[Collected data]
■ ■ ■
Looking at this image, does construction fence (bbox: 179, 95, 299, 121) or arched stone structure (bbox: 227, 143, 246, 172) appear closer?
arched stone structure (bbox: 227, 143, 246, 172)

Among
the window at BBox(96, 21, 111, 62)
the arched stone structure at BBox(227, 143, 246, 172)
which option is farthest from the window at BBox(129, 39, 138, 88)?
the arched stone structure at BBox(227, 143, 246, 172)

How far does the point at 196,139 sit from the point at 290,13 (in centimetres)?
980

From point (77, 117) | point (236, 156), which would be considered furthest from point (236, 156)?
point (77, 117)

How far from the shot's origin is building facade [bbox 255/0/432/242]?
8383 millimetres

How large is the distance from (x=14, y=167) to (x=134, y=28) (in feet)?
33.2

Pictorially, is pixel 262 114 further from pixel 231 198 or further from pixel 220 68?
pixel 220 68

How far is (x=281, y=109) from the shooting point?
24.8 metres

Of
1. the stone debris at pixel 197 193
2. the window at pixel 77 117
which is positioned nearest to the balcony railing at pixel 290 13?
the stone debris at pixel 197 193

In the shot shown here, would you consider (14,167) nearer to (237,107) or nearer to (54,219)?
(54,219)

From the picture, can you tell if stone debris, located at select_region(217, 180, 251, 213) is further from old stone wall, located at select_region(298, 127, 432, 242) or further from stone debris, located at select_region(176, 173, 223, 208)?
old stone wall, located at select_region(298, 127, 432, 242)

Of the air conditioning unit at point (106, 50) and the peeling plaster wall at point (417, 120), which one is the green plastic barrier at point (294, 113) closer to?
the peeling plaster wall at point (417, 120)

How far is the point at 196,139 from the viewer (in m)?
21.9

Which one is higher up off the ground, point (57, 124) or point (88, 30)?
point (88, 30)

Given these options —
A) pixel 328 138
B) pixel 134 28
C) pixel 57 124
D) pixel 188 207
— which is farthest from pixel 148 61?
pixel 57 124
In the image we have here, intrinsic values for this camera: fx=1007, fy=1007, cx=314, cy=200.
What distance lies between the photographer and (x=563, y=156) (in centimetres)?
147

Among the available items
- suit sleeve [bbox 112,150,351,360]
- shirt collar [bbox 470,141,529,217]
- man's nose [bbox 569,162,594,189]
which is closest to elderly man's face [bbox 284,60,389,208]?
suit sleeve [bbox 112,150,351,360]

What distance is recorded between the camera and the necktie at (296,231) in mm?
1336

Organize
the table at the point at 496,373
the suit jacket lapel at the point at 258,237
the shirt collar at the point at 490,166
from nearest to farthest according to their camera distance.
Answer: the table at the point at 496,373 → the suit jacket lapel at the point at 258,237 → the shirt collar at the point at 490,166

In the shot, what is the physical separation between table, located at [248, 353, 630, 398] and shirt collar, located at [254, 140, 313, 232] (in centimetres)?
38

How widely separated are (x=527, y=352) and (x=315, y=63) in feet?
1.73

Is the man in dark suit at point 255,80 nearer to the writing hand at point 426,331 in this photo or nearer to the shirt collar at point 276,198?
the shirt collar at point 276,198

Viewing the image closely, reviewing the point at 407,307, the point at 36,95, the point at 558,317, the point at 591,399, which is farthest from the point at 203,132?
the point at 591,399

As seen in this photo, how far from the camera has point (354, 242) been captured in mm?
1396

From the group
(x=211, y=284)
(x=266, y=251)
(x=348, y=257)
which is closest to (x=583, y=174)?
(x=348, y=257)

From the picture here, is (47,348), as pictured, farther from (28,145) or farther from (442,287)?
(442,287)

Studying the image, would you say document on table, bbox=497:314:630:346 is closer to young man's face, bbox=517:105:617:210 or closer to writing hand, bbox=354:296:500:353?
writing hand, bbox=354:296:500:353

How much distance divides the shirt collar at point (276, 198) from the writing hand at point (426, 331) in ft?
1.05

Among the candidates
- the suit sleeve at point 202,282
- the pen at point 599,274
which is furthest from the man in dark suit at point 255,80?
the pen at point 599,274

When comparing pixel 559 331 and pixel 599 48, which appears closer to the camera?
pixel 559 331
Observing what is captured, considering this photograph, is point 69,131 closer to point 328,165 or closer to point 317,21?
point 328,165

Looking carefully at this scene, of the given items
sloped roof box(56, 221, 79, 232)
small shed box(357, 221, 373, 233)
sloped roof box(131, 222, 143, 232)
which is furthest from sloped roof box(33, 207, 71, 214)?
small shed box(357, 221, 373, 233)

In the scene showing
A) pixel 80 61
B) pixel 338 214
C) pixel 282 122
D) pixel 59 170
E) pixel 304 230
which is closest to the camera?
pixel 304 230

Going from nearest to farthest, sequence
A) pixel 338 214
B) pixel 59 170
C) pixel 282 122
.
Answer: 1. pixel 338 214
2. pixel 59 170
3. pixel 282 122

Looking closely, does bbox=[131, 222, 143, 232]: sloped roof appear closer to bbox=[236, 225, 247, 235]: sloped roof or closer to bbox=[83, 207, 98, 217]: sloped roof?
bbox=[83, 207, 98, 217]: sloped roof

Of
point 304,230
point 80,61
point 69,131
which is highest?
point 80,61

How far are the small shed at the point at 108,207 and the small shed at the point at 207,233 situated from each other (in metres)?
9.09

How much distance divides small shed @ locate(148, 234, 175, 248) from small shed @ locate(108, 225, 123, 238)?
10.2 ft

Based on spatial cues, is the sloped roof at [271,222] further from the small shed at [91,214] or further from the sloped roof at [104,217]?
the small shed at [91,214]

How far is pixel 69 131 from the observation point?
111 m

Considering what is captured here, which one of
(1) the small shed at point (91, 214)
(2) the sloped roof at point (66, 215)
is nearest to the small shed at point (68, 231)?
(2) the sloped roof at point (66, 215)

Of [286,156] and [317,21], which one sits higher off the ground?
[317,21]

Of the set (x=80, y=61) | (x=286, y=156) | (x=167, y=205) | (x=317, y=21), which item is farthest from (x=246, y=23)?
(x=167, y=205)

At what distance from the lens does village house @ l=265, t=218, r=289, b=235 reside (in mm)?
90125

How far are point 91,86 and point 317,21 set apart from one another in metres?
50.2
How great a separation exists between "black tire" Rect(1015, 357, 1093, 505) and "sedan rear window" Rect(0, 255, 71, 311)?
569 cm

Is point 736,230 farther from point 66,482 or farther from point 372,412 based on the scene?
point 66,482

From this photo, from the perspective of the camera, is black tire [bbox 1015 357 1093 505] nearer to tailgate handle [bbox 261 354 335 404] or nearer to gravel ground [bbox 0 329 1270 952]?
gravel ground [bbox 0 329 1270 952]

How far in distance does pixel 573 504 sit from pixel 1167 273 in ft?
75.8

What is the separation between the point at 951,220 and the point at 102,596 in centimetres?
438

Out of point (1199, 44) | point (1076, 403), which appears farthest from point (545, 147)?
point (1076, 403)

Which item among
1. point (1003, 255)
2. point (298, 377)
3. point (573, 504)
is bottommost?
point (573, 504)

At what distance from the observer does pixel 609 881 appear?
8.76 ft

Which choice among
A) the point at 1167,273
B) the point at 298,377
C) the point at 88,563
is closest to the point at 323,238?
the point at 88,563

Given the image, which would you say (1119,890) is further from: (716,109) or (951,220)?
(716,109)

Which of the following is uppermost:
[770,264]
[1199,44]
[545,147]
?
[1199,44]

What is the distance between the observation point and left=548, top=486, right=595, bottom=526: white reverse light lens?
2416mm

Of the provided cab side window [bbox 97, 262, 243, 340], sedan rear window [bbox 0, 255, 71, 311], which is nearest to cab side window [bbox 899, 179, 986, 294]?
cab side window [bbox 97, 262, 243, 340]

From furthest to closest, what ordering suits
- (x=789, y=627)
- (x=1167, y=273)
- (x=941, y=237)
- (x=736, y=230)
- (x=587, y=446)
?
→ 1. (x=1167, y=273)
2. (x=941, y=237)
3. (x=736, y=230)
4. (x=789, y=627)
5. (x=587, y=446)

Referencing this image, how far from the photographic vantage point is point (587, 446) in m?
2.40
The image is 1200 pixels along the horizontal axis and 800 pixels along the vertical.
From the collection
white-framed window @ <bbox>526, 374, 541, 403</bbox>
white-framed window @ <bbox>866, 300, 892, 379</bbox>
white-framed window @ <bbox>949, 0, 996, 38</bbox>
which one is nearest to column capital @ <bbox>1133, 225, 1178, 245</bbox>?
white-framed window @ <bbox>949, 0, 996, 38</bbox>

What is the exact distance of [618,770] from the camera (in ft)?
■ ■ ■
TASK PROMPT =
Every line from the line containing "Of the provided" to the last line of the material above must be repeated exactly, and no other line.

FULL ANSWER =
Of the provided cab side window [bbox 97, 262, 243, 340], sedan rear window [bbox 0, 255, 71, 311], which is nearest to cab side window [bbox 899, 179, 986, 294]?
cab side window [bbox 97, 262, 243, 340]

From furthest to closest, what ordering suits
- (x=789, y=627)
- (x=1167, y=273)
- (x=941, y=237)
- (x=736, y=230)
- (x=587, y=446)
?
→ 1. (x=1167, y=273)
2. (x=941, y=237)
3. (x=736, y=230)
4. (x=789, y=627)
5. (x=587, y=446)

Referencing this image, how far from the photographic vantage point is point (587, 446) in m?
2.40
The image is 1200 pixels along the horizontal axis and 800 pixels along the vertical.
From the collection
white-framed window @ <bbox>526, 374, 541, 403</bbox>
white-framed window @ <bbox>866, 300, 892, 379</bbox>
white-framed window @ <bbox>949, 0, 996, 38</bbox>
which one is nearest to column capital @ <bbox>1133, 225, 1178, 245</bbox>?
white-framed window @ <bbox>949, 0, 996, 38</bbox>

What is the exact distance of [618,770] from the camera (in ft)?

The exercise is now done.